La banque et son ex-employé sont soupçonnés d'avoir joué un rôle déterminant pour permettre la dissimulation du produit d'agissements de "l'Office" créé par Gulnara Karimova, fille de l'ex-président de la République d'Ouzbékistan, que le MPC qualifie d'organisation criminelle.
Le présent acte d'accusation du MPC, déposé auprès du Tribunal pénal fédéral (TPF), est lié à celui qui a conduit le MPC à déférer, le 28 septembre 2023, Gulnara Karimova et un deuxième prévenu devant le même TPF.
Ces derniers sont accusés d'avoir participé à l'"Office" et d'avoir blanchi en Suisse, entre 2005 et 2012, des valeurs patrimoniales générées par des crimes commis par cette organisation, dont Gulnara Karimova était, selon l'acte d'accusation du MPC, la cheffe ultime.
Selon l'enquête, une partie des fonds blanchis en Suisse aurait été versée auprès de la banque Lombard Odier & Cie SA à Genève. Le rôle jugé "déterminant" de la banque et de l'un de ses anciens gestionnaires a conduit à la procédure pénale menée depuis décembre 2016 contre eux pour soupçons de blanchiment d'argent aggravé.
Coopération proposée
L'ancien gestionnaire concerné a été actif entre 2008 et 2012 auprès de l'Unité clientèle privée de Lombard Odier, précise le MPC. En raison notamment de sa fonction de membre du comité d'investissement d'un fonds de Gulnara Karimova, il aurait connu la fille de l'ex-président ouzbek et plusieurs membres de "l'Office" avant même son engagement à la banque.
Après avoir rejoint l'établissement en 2008, l'homme aurait maintenu un contact actif avec des membres de "l'Office" et aurait proposé une coopération à certains d'entre eux.
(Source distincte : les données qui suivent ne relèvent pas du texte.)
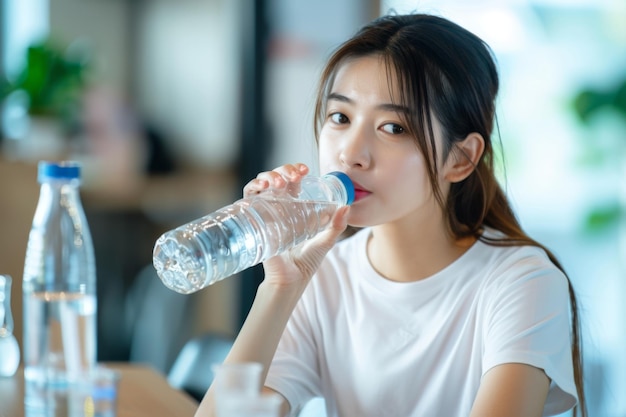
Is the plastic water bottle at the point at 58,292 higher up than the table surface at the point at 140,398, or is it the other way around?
the plastic water bottle at the point at 58,292

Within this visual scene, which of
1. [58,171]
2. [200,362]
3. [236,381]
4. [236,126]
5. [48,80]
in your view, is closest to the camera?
[236,381]

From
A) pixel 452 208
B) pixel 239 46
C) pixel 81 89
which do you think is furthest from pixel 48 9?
pixel 452 208

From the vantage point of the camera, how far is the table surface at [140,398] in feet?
4.30

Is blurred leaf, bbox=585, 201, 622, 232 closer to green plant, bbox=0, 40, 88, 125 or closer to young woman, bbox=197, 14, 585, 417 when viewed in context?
green plant, bbox=0, 40, 88, 125

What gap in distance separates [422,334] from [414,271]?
0.36ft

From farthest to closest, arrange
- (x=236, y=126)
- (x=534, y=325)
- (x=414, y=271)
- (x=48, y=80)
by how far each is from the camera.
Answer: (x=236, y=126)
(x=48, y=80)
(x=414, y=271)
(x=534, y=325)

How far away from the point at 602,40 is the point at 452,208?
2.41 metres

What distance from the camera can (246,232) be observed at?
4.14ft

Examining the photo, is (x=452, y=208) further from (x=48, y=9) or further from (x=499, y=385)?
(x=48, y=9)

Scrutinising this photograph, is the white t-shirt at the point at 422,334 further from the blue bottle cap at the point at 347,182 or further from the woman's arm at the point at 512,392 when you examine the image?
the blue bottle cap at the point at 347,182

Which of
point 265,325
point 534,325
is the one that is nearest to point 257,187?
point 265,325

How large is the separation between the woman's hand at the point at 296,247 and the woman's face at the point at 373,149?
0.12 feet

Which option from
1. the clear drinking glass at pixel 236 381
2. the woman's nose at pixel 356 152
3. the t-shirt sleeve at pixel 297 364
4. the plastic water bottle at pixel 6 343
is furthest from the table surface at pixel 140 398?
the clear drinking glass at pixel 236 381

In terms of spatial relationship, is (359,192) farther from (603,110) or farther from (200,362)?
(603,110)
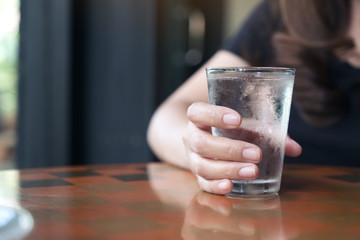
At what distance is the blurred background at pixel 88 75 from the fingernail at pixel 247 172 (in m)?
3.08

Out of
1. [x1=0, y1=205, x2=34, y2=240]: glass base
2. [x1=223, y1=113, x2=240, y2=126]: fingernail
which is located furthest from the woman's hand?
[x1=0, y1=205, x2=34, y2=240]: glass base

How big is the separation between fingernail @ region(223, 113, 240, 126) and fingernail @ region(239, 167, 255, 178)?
71mm

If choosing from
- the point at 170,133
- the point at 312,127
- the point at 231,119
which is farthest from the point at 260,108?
the point at 312,127

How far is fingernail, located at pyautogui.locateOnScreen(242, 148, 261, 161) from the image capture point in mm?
691

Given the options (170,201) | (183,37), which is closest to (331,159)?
(170,201)

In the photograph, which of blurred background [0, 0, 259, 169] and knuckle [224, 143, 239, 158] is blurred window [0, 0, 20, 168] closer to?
blurred background [0, 0, 259, 169]

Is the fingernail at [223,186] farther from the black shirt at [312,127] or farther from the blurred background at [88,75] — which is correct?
the blurred background at [88,75]

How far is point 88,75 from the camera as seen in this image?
3887 millimetres

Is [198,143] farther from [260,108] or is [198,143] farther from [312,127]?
[312,127]

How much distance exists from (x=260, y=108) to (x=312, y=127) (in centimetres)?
100

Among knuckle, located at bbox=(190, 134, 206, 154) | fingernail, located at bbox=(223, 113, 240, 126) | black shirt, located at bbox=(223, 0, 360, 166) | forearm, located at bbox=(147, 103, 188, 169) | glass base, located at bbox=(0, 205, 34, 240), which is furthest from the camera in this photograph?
black shirt, located at bbox=(223, 0, 360, 166)

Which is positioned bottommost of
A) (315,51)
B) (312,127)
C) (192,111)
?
(312,127)

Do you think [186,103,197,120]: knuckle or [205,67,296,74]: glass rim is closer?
[205,67,296,74]: glass rim

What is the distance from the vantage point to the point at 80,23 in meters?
3.86
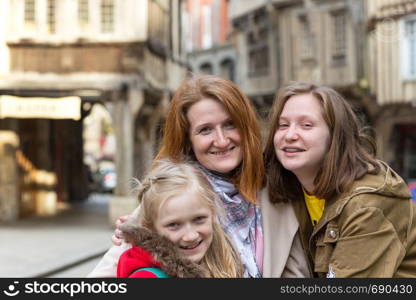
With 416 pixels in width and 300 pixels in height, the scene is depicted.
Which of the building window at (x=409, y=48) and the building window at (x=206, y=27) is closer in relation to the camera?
the building window at (x=409, y=48)

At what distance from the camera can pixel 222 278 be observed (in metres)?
2.54

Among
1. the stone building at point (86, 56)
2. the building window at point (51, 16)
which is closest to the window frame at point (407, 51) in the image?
the stone building at point (86, 56)

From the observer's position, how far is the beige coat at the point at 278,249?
285 centimetres

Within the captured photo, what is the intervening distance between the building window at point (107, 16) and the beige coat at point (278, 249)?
1295 centimetres

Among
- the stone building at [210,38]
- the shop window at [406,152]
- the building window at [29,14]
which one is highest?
the stone building at [210,38]

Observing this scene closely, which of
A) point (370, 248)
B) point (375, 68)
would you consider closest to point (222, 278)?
point (370, 248)

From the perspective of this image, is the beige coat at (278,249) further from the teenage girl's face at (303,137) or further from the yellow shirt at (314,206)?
the teenage girl's face at (303,137)

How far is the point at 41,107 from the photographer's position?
14406 mm

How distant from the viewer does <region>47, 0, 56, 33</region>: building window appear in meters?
15.4

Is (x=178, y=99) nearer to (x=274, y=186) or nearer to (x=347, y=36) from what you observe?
(x=274, y=186)

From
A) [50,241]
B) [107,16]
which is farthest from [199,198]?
[107,16]

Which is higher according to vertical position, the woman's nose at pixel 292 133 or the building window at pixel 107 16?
the building window at pixel 107 16

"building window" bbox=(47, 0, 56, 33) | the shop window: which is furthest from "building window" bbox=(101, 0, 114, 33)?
the shop window

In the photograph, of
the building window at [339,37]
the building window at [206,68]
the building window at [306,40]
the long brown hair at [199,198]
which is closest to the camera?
the long brown hair at [199,198]
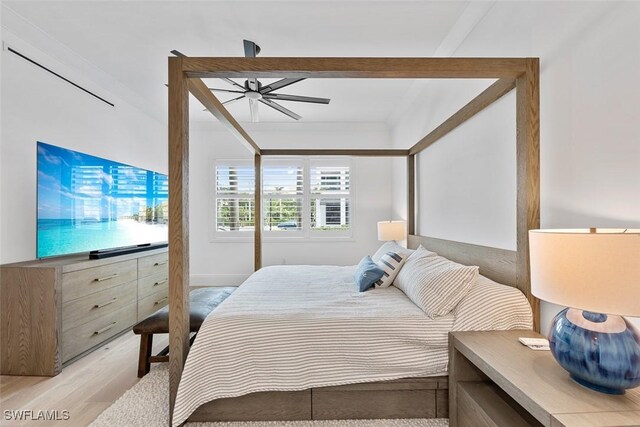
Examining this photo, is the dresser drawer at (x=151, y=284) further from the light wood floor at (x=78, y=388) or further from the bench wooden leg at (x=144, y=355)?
the bench wooden leg at (x=144, y=355)

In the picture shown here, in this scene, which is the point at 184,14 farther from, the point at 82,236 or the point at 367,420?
the point at 367,420

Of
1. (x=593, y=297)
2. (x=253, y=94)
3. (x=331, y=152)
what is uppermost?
(x=253, y=94)

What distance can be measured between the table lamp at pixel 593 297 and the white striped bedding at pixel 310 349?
1.95ft

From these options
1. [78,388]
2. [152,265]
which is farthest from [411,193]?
[78,388]

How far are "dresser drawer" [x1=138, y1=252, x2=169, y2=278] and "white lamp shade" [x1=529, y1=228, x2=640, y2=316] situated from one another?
377cm

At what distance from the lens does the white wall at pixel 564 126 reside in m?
1.25

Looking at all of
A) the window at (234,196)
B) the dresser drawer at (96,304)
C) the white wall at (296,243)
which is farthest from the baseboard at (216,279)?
the dresser drawer at (96,304)

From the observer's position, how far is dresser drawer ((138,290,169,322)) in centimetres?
353

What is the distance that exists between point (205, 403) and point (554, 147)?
232cm

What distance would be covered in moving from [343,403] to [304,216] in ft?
11.9

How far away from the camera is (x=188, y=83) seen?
175cm

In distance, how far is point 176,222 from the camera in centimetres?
166

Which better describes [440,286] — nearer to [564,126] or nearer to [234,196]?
[564,126]

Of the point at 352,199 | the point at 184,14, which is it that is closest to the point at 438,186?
the point at 352,199
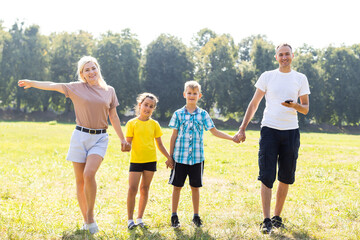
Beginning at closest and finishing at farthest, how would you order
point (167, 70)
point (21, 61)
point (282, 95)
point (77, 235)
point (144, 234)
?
1. point (77, 235)
2. point (144, 234)
3. point (282, 95)
4. point (21, 61)
5. point (167, 70)

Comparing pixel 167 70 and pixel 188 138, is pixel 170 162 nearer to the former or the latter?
pixel 188 138

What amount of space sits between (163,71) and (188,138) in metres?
47.5

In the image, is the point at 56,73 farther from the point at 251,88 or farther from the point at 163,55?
the point at 251,88

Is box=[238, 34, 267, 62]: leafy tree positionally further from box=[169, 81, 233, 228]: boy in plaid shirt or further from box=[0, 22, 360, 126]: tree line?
box=[169, 81, 233, 228]: boy in plaid shirt

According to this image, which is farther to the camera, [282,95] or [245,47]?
[245,47]

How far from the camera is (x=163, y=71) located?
171ft

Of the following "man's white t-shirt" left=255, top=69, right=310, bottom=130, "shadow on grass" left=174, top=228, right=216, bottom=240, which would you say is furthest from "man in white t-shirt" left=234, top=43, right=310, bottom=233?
"shadow on grass" left=174, top=228, right=216, bottom=240

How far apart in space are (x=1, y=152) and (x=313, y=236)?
11.5 m

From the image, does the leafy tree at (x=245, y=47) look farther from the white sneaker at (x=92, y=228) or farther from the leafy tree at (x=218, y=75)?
the white sneaker at (x=92, y=228)

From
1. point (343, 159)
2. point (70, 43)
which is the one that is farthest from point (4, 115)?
point (343, 159)

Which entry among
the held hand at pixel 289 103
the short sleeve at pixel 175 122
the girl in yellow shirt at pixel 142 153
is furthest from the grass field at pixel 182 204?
the held hand at pixel 289 103

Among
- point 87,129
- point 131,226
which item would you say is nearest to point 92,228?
point 131,226

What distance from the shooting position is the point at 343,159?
13.8 m

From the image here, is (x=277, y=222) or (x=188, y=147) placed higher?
(x=188, y=147)
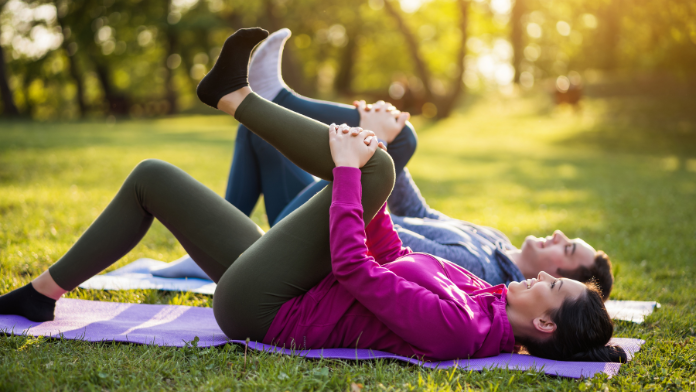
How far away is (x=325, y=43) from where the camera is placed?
37812 mm

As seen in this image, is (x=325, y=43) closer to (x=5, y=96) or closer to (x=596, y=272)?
(x=5, y=96)

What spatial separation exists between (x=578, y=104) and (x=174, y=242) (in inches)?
902

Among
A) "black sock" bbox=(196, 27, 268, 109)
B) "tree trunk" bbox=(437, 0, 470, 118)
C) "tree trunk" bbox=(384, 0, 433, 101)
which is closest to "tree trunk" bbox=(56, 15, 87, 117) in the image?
"tree trunk" bbox=(384, 0, 433, 101)

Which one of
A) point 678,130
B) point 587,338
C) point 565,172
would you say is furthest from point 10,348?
point 678,130

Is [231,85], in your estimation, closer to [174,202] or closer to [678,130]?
[174,202]

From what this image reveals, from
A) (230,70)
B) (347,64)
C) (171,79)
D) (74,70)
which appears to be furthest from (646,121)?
(74,70)

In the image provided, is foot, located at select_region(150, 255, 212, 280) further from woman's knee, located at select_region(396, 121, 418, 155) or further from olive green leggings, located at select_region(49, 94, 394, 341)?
woman's knee, located at select_region(396, 121, 418, 155)

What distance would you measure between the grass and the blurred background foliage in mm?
4844

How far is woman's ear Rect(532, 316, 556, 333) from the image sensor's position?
8.01 feet

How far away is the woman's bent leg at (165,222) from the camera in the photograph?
262cm

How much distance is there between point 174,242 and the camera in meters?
5.31

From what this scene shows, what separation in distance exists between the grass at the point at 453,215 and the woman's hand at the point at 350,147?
0.95 m

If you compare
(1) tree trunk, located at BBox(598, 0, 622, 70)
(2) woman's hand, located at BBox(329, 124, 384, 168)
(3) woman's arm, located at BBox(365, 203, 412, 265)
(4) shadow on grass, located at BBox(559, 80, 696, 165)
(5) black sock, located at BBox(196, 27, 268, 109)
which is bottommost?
(4) shadow on grass, located at BBox(559, 80, 696, 165)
En sa qualité de gestionnaire, il est accusé d'avoir ouvert ou fait ouvrir, entre août 2008 et août 2012, auprès de Lombard Odier, neuf relations bancaires destinées à recevoir des fonds issus de crimes commis par l'organisation.
Standards et directives pas respectés
Selon l'acte d'accusation du MPC, le prévenu savait que les fonds transférés sur les relations bancaires concernées provenaient d'activités criminelles de "l'Office", notamment d'actes de corruption commis dans le secteur ouzbek des télécommunications.
Dans le cadre de l'ouverture et de la gestion des relations bancaires concernées, le MPC reproche à Lombard Odier de ne pas avoir respecté les standards de l'époque en matière de lutte contre le blanchiment, mais aussi ses propres directives internes.
De "multiples défaillances"
De 2008 à 2012 au moins, le programme de lutte contre le blanchiment de Lombard Odier aurait présenté de "multiples défaillances" empêchant tant d'éviter que de détecter les activités de blanchiment "répétées et durables" commises par le gestionnaire.
Dans ce contexte, la banque n'aurait pas pris "toutes les mesures d'organisation raisonnables et nécessaires" pour empêcher la commission d'actes de blanchiment d'argent aggravé en son sein.
ats/vajo
La banque rejette les accusations
Lombard Odier a indiqué avoir pris connaissance de la décision du MPC. Pour la banque, les accusations portées contre elle sont "infondées" et l'établissement "les rejette fermement".
L'enquête a débuté "suite à une communication de soupçons proactive de Lombard Odier aux autorités suisses (MROS) en 2012", ajoute la banque, qui dit avoir "toujours pleinement coopéré avec les autorités compétentes".